Der regionale Netzbetreiber Westfalen Weser Energie hat herausragende Diplom- und Projektarbeiten im Bereich Energieeffizienz/Erneuerbare Energie ausgezeichnet. In diesem Jahr wurden vier Nachwuchswissenschaftler und eine Projektgruppe für ihre Leistungen mit Preisgeldern belohnt und zwar von der Universität Paderborn, der FH Bielefeld und dem Institut für Solarenergieforschung in Hameln (ISFH). Die 23jährige Valeriya Titova wurde für ihre Forschungen am ISFH ausgezeichnet. Für die herausragende Leistung ihrer Abschlussarbeit erhielt sie einen mit 1.000 Euro dotierten Energy Award. Für Westfalen Weser Energie war es die erste Preisverleihung, nachdem das Vorgängerunternehmen E.ON Westfalen Weser den Förderpreis bereits 12mal vergeben hatte. Westfalen Weser Energie war vor einigen Monaten im Rahmen der Kommunalisierung des Netzbetreibers gegründet worden.

Nach Raub auf Geldboten: Mutmaßliche Täter auf Bildern einer Überwachungskamera?

Nach einem Raub auf einen Geldboten in Bodenwerder vom 1. November hofft die Polizei durch Bilder einer Überwachungskamera und einer Phantomskizze auf neue Hinweise aus der Bevölkerung. Durch eine neue Zeugenaussage konnte einer der Täter als etwa 1,80 Meter groß beschrieben werden, etwa 22 Jahre alt mit einer normal bis kräftigen Figur.

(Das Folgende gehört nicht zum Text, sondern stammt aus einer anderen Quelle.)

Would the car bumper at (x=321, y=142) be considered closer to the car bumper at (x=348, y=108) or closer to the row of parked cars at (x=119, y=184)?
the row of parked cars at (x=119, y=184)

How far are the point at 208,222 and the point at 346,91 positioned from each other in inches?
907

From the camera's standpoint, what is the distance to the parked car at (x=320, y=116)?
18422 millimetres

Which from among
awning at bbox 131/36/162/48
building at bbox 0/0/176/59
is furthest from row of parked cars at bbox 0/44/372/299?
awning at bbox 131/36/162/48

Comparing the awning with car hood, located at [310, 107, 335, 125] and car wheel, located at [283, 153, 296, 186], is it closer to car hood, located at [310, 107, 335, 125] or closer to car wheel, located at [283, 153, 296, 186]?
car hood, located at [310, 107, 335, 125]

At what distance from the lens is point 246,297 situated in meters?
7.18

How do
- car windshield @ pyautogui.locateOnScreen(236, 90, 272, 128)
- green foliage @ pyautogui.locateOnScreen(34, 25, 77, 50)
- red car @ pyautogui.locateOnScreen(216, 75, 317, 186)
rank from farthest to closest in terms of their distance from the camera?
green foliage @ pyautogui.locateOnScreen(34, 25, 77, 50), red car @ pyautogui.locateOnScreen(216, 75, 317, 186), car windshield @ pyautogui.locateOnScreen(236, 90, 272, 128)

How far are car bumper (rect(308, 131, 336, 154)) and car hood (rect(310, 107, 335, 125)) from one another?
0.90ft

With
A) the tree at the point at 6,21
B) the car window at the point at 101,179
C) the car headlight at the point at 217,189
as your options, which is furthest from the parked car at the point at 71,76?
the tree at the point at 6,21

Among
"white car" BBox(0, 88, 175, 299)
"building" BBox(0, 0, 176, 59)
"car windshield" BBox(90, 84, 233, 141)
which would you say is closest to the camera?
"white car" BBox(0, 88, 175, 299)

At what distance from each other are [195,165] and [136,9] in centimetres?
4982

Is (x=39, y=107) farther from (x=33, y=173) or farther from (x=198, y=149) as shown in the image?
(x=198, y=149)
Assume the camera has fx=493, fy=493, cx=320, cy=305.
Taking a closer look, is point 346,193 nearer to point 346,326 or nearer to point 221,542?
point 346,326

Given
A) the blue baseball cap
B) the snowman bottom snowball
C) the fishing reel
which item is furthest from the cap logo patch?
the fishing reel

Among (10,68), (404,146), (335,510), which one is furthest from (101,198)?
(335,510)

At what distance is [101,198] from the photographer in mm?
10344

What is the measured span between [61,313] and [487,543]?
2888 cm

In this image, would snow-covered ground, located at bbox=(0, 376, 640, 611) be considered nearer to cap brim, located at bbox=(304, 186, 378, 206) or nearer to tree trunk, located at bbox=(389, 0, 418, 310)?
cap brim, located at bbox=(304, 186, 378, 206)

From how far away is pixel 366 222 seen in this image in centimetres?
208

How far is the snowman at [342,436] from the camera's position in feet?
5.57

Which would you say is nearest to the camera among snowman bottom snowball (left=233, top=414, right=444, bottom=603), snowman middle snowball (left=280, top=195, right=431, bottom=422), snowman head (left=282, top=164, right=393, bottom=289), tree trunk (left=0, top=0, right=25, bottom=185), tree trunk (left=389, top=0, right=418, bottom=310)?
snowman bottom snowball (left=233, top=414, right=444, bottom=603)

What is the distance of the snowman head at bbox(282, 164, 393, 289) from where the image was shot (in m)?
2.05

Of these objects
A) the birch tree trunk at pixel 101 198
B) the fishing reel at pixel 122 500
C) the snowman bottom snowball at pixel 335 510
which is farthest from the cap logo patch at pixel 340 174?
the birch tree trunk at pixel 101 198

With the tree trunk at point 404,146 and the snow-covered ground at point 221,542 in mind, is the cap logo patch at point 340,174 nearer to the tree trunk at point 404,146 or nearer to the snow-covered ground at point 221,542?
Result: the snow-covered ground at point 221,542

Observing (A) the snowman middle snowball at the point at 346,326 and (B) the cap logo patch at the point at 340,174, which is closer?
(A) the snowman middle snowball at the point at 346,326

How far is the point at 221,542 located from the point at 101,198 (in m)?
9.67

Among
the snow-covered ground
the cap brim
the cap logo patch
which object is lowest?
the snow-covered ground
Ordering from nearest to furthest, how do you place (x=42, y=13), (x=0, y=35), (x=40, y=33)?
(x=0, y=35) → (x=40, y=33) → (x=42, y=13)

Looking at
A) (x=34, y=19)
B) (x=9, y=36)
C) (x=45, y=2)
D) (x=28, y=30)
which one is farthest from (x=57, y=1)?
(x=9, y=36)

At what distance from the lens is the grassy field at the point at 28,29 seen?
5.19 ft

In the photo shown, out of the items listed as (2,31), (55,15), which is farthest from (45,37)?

Mittlerweile geht die Polizei auch davon aus, dass zwei Täter eine helle Jacke getragen haben und nur einer eine dunkle. Hinweise bzw. Fragen zu den Überwachungsbildern und der Phantomskizze können bei der Polizeistation Bodenwerder oder der Polizeiinspektion Hameln-Pyrmont/Holzminden abgegeben werden.